В ноябре 1796 г. в своем подмосковном имении Троицкое Дашкова узнала о смерти Екатерины II: “Невосполнимая потеря, постигшая мою родину со смертью императрицы, приводила меня в ужас и отчаяние”.
Настоящее было тревожно. Павел с первых же дней своего восшествия на престол открыто выражал свою ненависть и презрение к матери. Он поспешно уничтожал все совершенное ею, и лучшие ее постановления были заменены актами необузданного произвола. Ссылки и аресты стали событиями обыкновенными.
Екатерина Романовна предвидела свою судьбу после воцарения Павла I: “Когда деспот начинает бить свою жертву, он повторяет свои удары до полного ее уничтожения. Меня ожидает целый ряд гонений, и я приму их с покорностью. Я надеюсь, что я почерпну мужество в сознании своей невинности и в незлобливом негодовании на его обращение лично со мной”.

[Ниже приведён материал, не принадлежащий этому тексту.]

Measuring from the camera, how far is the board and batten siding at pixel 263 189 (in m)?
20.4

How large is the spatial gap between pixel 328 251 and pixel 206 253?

Павел, по свидетельству Дашковой, был невыносим со своим прусским капральством, невыносим и в том, что придавал какое-то сверхъестественное значение своему царскому сану; он был труслив и подозрителен, постоянно воображал, что против него составляются заговоры, и все его действия являлись только вспышками, внушенными настроением минуты; “к несчастью, они чаще всего были злы и жестоки”.
В декабре 1796 года Дашкова получила указ Сената об увольнении ее со всех должностей, и вскоре последовал приказ о выезде в ссылку в имение сына в Новгородской губернии.
“Если моя голова не вскружилась от успехов, достигнутых мною, в особенности в области управления обеими Академиями, то неудивительно, что она противостояла превратностям и ударам судьбы, постигшим меня; я твердо верю, что человек, умеющий сдерживать свое самолюбие и честолюбие в должных границах, сумеет вынести и несчастья, – писала Екатерина Романовна о ссылке. – ...Меня поддерживали сознание моей невинности, чистота совести и какая-то душевная гордость, придававшая мне силы и мужество, неожиданные для меня самой и являющиеся загадкой для меня, которую я могу разрешить только приписывая их смирению, присущему каждому благоразумному человеку”.